Mathematical and scientific instruments were
relatively neglected artefacts in the mid-1950s, their
technical nature upsetting art historians, their aesthetic
qualities linking them into worlds of craftsmanship and
patronage little understood by scientists. Descriptive
writing about them was far removed in quality from that
routinely deployed in the analysis of painting, sculpture or
even applied art objects.
Maddison combined his understanding of their many
aspects - their geometrical basis, the craft skills required
to execute them, the iconographic repertoire whence their
decoration derived, their historical contexts and
contingency - with precise and detailed descriptions. He
established new and rigorous standards for the presentation
of historic instruments in museum and exhibition catalogues,
and also for the description of such items in auction house
or private gallery catalogues aimed at the commercial art
market.

TO DO —
a: According to the passage about instruments, in which kinds of catalogues did Maddison set new standards?
b: Decide whether each statement agrees with the passage about instruments, and support each yes or no with the deciding words quoted from it: (i) In the mid-1950s, mathematical and scientific instruments were closely studied artefacts. (ii) Maddison produced precise and detailed descriptions. (iii) Maddison's standards reached beyond museum and exhibition catalogues.
c: Reproduce the stretch of the passage about instruments from "Mathematical and scientific" through "applied art objects.", word for word.
The records play no part in the work on the passage about instruments.

[Transcribed page contents]
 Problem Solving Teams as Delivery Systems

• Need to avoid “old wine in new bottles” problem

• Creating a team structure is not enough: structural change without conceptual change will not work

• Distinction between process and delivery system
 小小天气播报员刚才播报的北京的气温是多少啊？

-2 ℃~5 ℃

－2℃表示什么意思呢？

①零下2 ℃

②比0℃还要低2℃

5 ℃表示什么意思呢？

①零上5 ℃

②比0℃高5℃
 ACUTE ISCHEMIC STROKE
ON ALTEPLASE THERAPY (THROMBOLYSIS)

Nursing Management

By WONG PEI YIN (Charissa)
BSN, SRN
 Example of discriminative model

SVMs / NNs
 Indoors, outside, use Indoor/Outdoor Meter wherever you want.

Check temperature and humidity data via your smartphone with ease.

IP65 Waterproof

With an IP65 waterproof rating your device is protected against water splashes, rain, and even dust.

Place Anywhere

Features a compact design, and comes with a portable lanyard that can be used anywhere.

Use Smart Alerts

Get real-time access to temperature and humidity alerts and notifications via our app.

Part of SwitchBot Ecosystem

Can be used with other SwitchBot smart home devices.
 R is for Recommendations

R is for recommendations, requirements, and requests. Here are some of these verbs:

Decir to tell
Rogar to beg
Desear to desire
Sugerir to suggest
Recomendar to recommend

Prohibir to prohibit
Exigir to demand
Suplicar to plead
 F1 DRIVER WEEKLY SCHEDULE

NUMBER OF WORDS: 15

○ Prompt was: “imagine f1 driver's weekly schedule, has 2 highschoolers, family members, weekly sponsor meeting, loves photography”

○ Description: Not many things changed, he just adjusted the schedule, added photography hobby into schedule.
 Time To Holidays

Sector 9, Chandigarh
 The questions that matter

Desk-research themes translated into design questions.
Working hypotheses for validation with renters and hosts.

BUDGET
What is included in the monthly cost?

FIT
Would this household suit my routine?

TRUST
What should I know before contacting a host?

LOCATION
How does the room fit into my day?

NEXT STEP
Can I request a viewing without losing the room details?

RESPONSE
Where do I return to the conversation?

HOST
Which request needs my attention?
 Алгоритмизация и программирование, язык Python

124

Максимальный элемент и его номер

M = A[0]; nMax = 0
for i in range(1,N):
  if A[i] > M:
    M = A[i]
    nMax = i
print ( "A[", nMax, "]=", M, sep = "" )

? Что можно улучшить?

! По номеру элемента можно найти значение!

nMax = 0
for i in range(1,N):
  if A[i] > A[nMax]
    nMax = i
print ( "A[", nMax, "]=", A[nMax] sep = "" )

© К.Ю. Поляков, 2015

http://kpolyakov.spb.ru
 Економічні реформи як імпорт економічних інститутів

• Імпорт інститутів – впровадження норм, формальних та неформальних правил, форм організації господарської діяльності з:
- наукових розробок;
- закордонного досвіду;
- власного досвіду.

SOLUTIONS TO THE PROBLEMS —
a: He set them in museum and exhibition catalogues, and in auction house or private gallery catalogues aimed at the commercial art market.

b:
(i) No: "relatively neglected artefacts in the mid-1950s"
(ii) Yes: "with precise and detailed descriptions"
(iii) Yes: "and also for the description of such items in auction house or private gallery catalogues aimed at the commercial art market"

c:
Mathematical and scientific instruments were
relatively neglected artefacts in the mid-1950s, their
technical nature upsetting art historians, their aesthetic
qualities linking them into worlds of craftsmanship and
patronage little understood by scientists. Descriptive
writing about them was far removed in quality from that
routinely deployed in the analysis of painting, sculpture or
even applied art objects.